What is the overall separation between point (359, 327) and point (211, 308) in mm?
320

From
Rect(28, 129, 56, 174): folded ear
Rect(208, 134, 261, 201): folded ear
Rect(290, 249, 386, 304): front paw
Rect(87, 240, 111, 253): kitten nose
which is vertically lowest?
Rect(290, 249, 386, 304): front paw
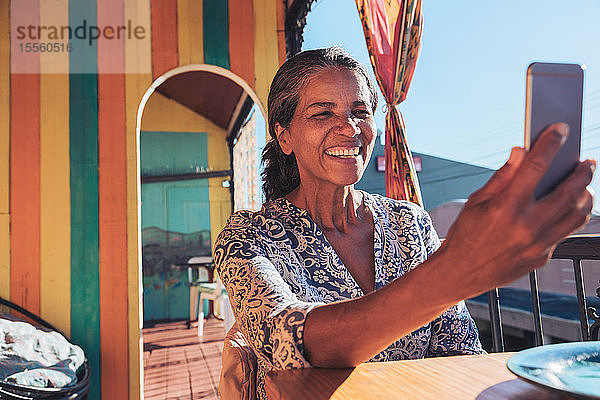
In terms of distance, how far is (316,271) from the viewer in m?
1.17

• [What is being asked]
Arrange every line of the records above as a Markdown table with the columns "Row" and "Text". Number the rows, skip blank lines, and leave out the pictures.

• [Answer below]
| Row | Text |
|---|---|
| 1 | What is the overall separation between point (359, 327) and point (211, 308) in mm? |
| 2 | 320 |
| 3 | From |
| 4 | Rect(28, 129, 56, 174): folded ear |
| 5 | Rect(208, 134, 261, 201): folded ear |
| 6 | Rect(290, 249, 386, 304): front paw |
| 7 | Rect(87, 240, 111, 253): kitten nose |
| 8 | which is vertically lowest? |
| 9 | Rect(290, 249, 386, 304): front paw |
| 10 | In terms of distance, how far is (316,271) from the viewer in m? |
| 11 | 1.17 |